> **Required task**
Output, word for word, the line that contains "As evident here, how" and all lines following it to the end of the listing. Drop the pictures.

> **Material supplied**
═══
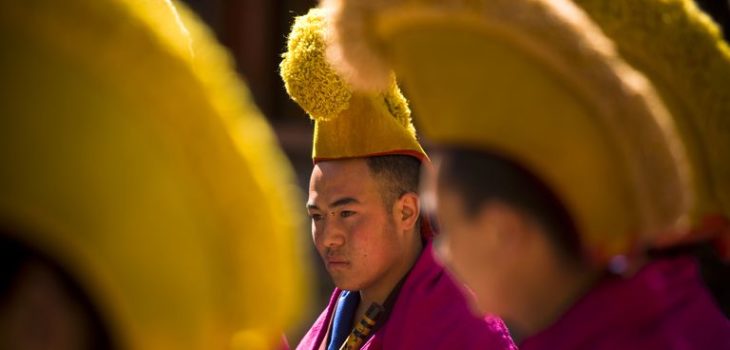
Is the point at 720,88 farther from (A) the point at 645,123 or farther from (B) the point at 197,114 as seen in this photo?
(B) the point at 197,114

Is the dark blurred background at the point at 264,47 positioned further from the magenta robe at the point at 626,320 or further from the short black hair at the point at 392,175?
the magenta robe at the point at 626,320

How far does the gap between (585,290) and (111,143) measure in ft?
2.97

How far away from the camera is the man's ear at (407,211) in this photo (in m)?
2.97

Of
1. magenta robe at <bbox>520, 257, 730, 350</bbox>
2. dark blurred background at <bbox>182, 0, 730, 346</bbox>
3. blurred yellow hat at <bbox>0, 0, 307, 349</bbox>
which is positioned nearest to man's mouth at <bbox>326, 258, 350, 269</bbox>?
magenta robe at <bbox>520, 257, 730, 350</bbox>

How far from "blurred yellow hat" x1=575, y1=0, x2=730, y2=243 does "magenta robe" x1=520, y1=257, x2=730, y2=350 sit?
205 mm

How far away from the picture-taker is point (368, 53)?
5.33ft

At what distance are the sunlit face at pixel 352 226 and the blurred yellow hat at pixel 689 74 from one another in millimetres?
1199

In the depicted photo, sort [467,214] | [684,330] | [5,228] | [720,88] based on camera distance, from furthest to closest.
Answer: [720,88] → [684,330] → [467,214] → [5,228]

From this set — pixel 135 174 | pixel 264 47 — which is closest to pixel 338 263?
pixel 135 174

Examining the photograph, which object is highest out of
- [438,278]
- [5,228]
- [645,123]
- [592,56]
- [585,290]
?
[5,228]

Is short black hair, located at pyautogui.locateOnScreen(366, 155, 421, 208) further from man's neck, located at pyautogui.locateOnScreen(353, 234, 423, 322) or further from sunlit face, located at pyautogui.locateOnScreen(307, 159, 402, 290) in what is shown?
man's neck, located at pyautogui.locateOnScreen(353, 234, 423, 322)

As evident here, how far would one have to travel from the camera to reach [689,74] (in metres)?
1.85

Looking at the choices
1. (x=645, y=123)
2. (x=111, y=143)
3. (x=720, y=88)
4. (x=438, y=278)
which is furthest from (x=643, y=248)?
(x=438, y=278)

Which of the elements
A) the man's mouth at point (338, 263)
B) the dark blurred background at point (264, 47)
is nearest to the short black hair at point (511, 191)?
the man's mouth at point (338, 263)
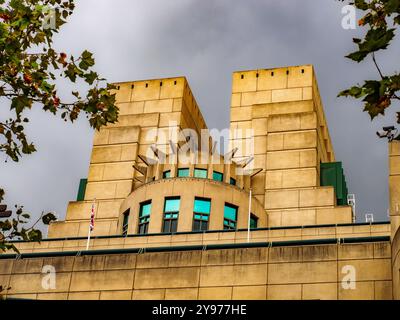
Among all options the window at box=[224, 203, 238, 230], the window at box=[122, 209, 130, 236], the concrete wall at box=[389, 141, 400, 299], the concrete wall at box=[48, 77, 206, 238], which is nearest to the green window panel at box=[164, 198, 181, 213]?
the window at box=[224, 203, 238, 230]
═══
> **Expected output**
As evident here, how far would one have to travel from the camera to reach [689,74] (in metres)?
1.85

Looking at the choices
1. (x=645, y=123)
2. (x=111, y=143)
3. (x=720, y=88)
4. (x=438, y=278)
which is furthest from (x=643, y=248)?
(x=438, y=278)

Which of the elements
A) the man's mouth at point (338, 263)
B) the dark blurred background at point (264, 47)
is nearest to the short black hair at point (511, 191)?
the man's mouth at point (338, 263)
Among all options the window at box=[224, 203, 238, 230], the window at box=[122, 209, 130, 236], the concrete wall at box=[389, 141, 400, 299], the concrete wall at box=[48, 77, 206, 238], which is nearest to the green window panel at box=[164, 198, 181, 213]?
the window at box=[224, 203, 238, 230]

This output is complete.